Eines der interessantesten Ausstellungsstücke ist ein spirituelles Langhaus mit den einzigartigen Masken, die von der Nordwestküste Amerikas stammen. David Seven Deers, der das Ensemble gestaltete, bezeichnet das spirituelle Fundament des indianischen Lebens als den Roten Faden, der sich durch das große Panorama der Ausstellung hindurchzieht.

"Das Spirituelle spielt bei den Heilriten eine ebenso große Rolle wie bei der Frage nach der Herkunft der Indianer. Ich bin froh, dass wir in der Ausstellung sowohl die europäisch-amerikanische Forschungsmeinung als auch die indianischen Schöpfungsmythen gleichberechtigt nebeneinanderstellen", sagt der indianische Künstler, der über die konzeptionelle Beratung hinaus auf eine sehr unmittelbare und persönliche Weise zu der Ausstellung beiträgt: Bereits in Kanada, in der von ihm begründeten Sculpture Art Academy, hatte er begonnen, aus schwarzem Basalt die Skulptur des mythischen Raben Heelah zu formen. Das zwei Meter hohe und 1400 Kilogramm schwere Kunstwerk wurde mehr als 8000 Kilometer weit nach Hamburg transportiert und zunächst im Innenhof aufgestellt, wo der Künstler weiter an ihm arbeitete. Die abschließenden Arbeiten wird Seven Deers nach Ausstellungsbeginn vor den Augen des Publikums im Eingangsbereich vornehmen. "Heelah ist mir im Traum erschienen. Und ich bin immer dem Rat meiner Träume gefolgt", sagt der Künstler, der über den Raben spricht wie über ein vertrautes Wesen. "Heelah hat mich gebeten, ihm einen Platz in der Ausstellung zu geben, damit er als Botschafter unserer Kultur und unserer Spiritualität zu den Menschen sprechen kann", sagt Seven Deers.

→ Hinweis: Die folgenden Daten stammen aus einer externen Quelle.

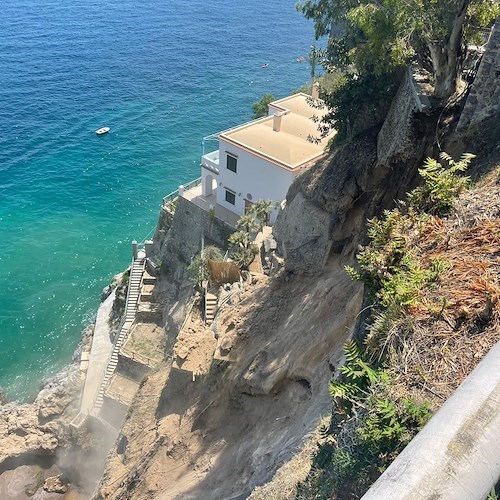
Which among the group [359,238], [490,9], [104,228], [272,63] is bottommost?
[104,228]

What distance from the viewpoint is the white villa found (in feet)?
107

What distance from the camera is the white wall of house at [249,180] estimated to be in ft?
107

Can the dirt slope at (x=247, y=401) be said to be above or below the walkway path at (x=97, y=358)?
above

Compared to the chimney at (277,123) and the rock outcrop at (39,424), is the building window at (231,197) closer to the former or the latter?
the chimney at (277,123)

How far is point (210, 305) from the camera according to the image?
2733cm

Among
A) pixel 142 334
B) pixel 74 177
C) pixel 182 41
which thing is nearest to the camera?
pixel 142 334

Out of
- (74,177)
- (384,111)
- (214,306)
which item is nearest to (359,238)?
(384,111)

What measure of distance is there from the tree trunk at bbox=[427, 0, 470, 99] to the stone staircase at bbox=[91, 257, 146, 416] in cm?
2624

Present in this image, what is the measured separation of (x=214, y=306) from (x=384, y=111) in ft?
44.5

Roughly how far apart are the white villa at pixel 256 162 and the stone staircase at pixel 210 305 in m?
7.66

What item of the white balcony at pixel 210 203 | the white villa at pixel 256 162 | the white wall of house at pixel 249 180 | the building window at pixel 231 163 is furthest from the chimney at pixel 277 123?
the white balcony at pixel 210 203

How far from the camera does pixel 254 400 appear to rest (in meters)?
18.3

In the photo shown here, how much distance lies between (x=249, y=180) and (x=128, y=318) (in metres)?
13.4

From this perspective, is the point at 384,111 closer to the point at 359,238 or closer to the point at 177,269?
the point at 359,238
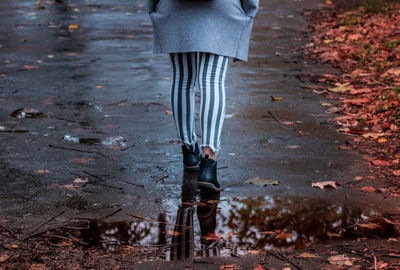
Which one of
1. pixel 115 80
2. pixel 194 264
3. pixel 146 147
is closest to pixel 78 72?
pixel 115 80

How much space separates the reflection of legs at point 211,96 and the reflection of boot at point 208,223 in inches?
10.8

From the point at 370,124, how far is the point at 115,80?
297 centimetres

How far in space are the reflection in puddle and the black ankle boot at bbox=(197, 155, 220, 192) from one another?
81 mm

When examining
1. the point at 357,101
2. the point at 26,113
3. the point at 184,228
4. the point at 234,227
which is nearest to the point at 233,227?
the point at 234,227

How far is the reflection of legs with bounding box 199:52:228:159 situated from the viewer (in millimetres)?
3834

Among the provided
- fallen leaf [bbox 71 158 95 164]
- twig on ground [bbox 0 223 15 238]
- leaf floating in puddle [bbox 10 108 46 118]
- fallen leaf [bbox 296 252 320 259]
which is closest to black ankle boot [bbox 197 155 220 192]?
fallen leaf [bbox 296 252 320 259]

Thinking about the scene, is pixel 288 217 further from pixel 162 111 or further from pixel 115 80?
pixel 115 80

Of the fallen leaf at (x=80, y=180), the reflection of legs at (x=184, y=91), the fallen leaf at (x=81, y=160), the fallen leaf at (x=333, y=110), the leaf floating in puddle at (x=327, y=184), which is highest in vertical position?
the reflection of legs at (x=184, y=91)

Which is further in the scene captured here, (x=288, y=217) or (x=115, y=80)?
(x=115, y=80)

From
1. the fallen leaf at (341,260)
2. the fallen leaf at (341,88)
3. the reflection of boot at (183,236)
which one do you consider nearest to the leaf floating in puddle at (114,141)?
the reflection of boot at (183,236)

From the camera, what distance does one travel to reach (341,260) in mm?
2959

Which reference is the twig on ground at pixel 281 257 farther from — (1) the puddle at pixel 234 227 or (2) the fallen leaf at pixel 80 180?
(2) the fallen leaf at pixel 80 180

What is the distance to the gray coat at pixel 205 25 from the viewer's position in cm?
375

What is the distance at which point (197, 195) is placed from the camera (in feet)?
12.7
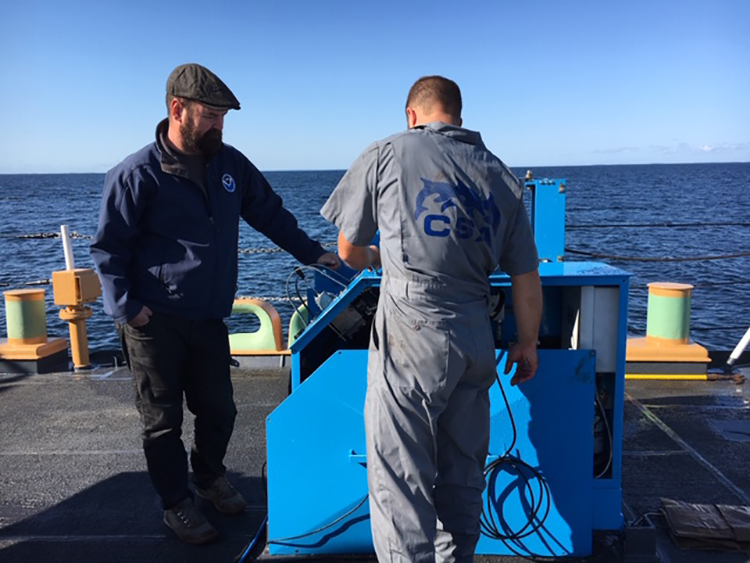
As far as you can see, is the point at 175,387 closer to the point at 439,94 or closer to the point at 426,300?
the point at 426,300

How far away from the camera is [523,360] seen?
2.66 m

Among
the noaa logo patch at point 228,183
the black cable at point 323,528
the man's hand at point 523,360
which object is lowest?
the black cable at point 323,528

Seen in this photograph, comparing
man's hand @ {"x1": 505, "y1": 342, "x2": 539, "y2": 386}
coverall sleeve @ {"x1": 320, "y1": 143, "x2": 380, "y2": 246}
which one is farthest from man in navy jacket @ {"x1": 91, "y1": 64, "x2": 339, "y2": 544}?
man's hand @ {"x1": 505, "y1": 342, "x2": 539, "y2": 386}

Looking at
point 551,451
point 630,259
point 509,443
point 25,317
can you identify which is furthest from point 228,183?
point 630,259

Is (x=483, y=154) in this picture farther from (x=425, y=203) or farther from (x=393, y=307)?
(x=393, y=307)

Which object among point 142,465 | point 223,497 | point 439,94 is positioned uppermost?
point 439,94

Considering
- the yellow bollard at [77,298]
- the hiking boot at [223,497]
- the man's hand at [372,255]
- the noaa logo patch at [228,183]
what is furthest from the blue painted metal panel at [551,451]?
the yellow bollard at [77,298]

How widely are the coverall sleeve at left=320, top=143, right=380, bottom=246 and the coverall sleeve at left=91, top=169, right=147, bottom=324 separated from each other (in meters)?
0.96

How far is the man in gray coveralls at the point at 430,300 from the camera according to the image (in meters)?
2.31

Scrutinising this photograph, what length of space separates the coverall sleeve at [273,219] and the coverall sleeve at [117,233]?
1.89 ft

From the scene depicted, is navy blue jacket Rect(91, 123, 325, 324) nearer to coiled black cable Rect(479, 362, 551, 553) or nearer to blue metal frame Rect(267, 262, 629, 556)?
blue metal frame Rect(267, 262, 629, 556)

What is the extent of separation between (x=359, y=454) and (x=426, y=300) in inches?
37.5

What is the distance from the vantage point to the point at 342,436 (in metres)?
2.92

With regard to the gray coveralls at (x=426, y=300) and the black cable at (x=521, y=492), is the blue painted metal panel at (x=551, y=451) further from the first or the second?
the gray coveralls at (x=426, y=300)
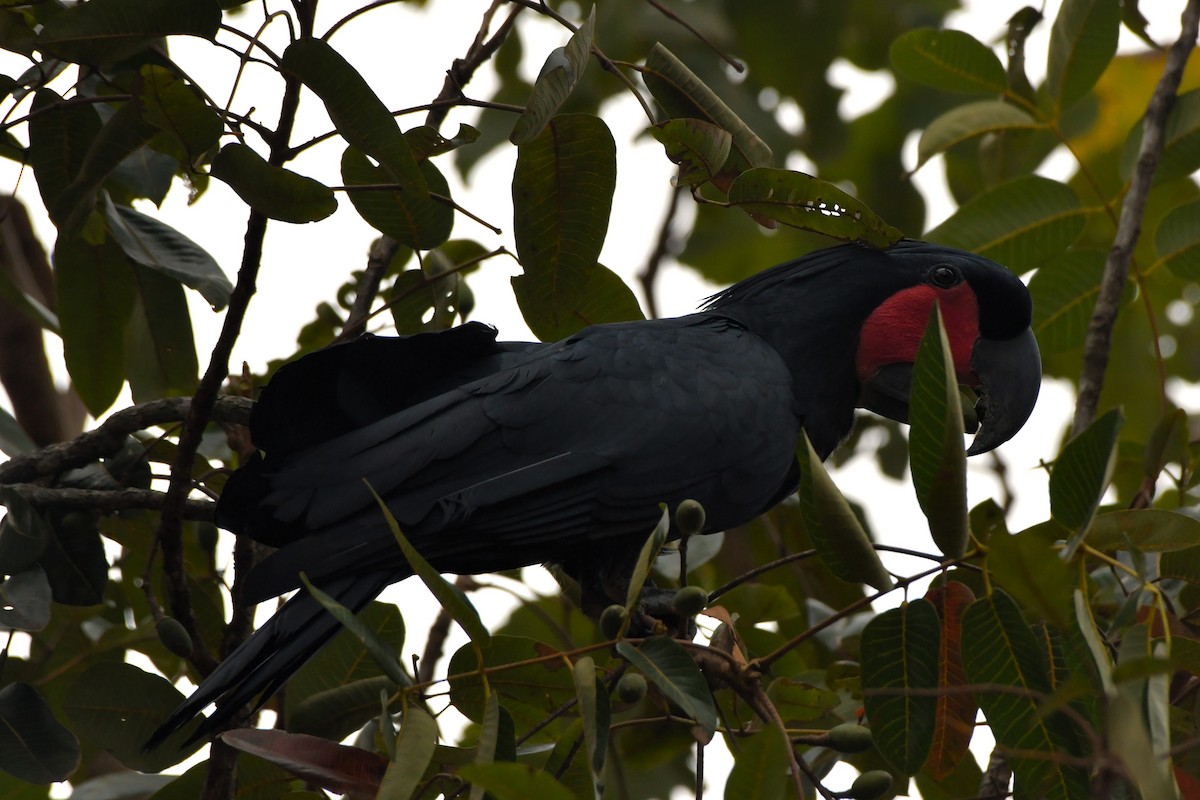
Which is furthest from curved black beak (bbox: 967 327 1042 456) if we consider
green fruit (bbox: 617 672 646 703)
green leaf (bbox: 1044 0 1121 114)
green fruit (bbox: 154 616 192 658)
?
green fruit (bbox: 154 616 192 658)

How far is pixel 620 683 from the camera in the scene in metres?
2.01

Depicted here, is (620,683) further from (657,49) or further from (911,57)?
(911,57)

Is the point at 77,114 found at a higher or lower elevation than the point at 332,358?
higher

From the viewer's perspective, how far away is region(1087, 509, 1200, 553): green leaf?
1875mm

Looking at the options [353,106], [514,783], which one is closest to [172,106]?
[353,106]

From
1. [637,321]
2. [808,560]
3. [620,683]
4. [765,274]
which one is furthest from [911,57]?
[620,683]

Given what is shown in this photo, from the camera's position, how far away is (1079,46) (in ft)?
10.5

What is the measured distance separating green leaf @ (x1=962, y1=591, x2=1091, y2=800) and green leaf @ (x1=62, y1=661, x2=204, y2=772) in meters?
1.57

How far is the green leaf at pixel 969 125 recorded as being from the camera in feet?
Result: 10.6

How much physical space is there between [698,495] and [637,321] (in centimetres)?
48

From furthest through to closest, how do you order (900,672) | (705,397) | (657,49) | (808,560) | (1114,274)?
(808,560) < (1114,274) < (705,397) < (657,49) < (900,672)

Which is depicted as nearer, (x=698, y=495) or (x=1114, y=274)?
(x=698, y=495)

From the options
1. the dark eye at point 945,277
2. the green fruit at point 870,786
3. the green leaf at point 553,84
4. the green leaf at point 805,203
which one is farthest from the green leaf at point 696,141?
the green fruit at point 870,786

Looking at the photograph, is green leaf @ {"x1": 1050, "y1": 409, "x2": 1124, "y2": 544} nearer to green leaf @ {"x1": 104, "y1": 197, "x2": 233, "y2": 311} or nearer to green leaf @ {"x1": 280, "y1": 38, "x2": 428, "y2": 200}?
green leaf @ {"x1": 280, "y1": 38, "x2": 428, "y2": 200}
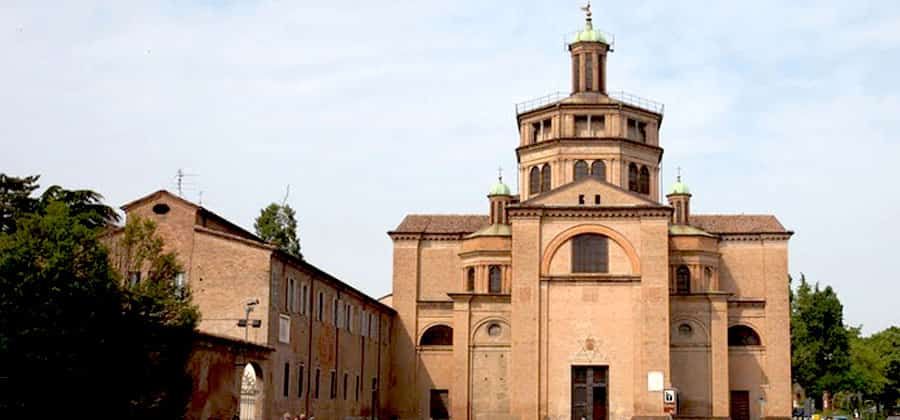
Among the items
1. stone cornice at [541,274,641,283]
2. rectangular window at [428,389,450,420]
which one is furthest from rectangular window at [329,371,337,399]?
rectangular window at [428,389,450,420]

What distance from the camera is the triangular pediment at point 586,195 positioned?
53969mm

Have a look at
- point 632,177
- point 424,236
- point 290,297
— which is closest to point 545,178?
point 632,177

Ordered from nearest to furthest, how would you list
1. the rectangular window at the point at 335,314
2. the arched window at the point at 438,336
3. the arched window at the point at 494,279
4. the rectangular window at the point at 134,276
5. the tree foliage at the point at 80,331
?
1. the tree foliage at the point at 80,331
2. the rectangular window at the point at 134,276
3. the rectangular window at the point at 335,314
4. the arched window at the point at 494,279
5. the arched window at the point at 438,336

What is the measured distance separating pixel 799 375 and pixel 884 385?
20.2 m

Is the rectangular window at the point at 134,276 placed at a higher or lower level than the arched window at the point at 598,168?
lower

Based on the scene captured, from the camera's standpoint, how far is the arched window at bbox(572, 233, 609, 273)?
52.8 m

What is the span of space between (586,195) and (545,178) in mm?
5259

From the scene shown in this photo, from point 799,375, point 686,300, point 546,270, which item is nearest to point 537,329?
point 546,270

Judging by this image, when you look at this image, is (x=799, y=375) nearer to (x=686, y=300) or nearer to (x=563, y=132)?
(x=686, y=300)

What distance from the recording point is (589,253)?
174 feet

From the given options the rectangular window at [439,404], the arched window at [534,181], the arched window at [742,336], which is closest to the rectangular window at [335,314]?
the rectangular window at [439,404]

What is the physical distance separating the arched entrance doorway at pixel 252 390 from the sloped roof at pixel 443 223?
86.6 ft

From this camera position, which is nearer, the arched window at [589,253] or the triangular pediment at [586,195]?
the arched window at [589,253]

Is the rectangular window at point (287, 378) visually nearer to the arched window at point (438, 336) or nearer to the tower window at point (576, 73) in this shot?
the arched window at point (438, 336)
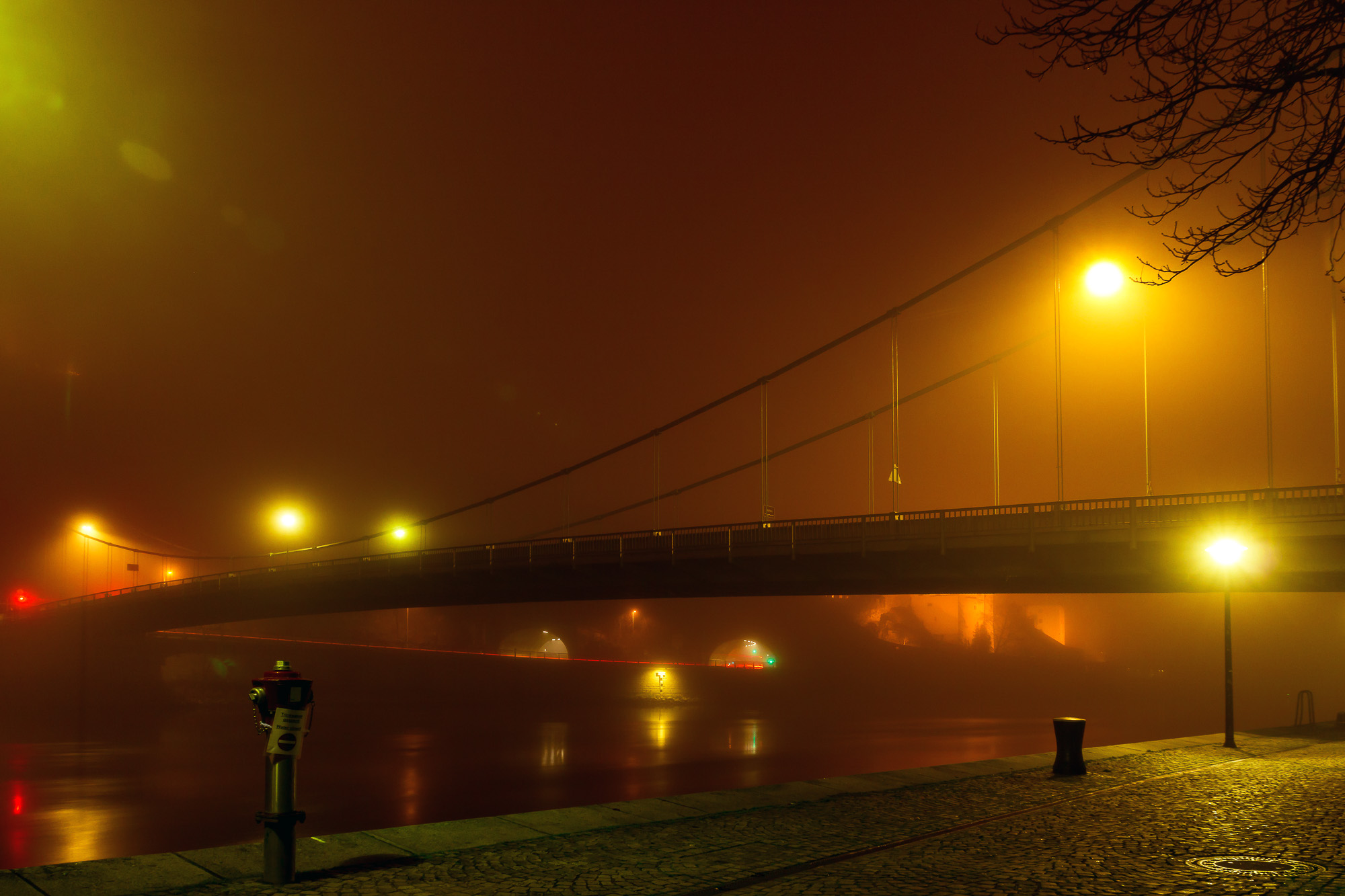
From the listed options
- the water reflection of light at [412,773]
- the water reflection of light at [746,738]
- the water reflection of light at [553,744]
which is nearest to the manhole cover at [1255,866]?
the water reflection of light at [412,773]

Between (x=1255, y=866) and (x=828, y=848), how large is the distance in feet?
10.0

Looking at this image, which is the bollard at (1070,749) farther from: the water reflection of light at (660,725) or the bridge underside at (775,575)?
the water reflection of light at (660,725)

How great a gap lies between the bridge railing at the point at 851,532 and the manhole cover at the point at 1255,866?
23.4 meters

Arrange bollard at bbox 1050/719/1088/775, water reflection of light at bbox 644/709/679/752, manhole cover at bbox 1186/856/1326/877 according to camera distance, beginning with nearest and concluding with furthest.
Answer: manhole cover at bbox 1186/856/1326/877 < bollard at bbox 1050/719/1088/775 < water reflection of light at bbox 644/709/679/752

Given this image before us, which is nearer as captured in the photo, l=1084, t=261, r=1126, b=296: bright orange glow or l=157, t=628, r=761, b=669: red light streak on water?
l=1084, t=261, r=1126, b=296: bright orange glow

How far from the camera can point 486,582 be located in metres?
49.6

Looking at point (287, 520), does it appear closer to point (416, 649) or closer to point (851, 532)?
point (416, 649)

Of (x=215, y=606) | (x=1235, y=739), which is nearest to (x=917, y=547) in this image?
(x=1235, y=739)

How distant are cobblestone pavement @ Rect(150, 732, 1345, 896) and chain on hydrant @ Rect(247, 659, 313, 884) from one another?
0.18 metres

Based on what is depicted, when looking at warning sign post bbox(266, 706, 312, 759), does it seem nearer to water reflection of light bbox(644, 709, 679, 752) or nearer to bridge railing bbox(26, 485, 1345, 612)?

Wer mehr darüber erfahren will, kann gern mit dem indianischen Künstler ins Gespräch kommen. Während der Laufzeit der Ausstellung wird er Gravuren an Heelah anbringen und den Besuchern zum Gespräch zur Verfügung stehen. Er spricht übrigens hervorragend Deutsch und ist mit europäischen Denkweisen bestens vertraut.


Indianer Nordamerikas - Eine Spurensuche Museum für Völkerkunde, Rothenbaumchaussee 64. Eröffnung der Ausstellung am 21.12., 11 Uhr, Di-So 10-18, Do bis 21 Uhr geöffnet. Infos im Internet unter: www.voelkerkundemuseum.com .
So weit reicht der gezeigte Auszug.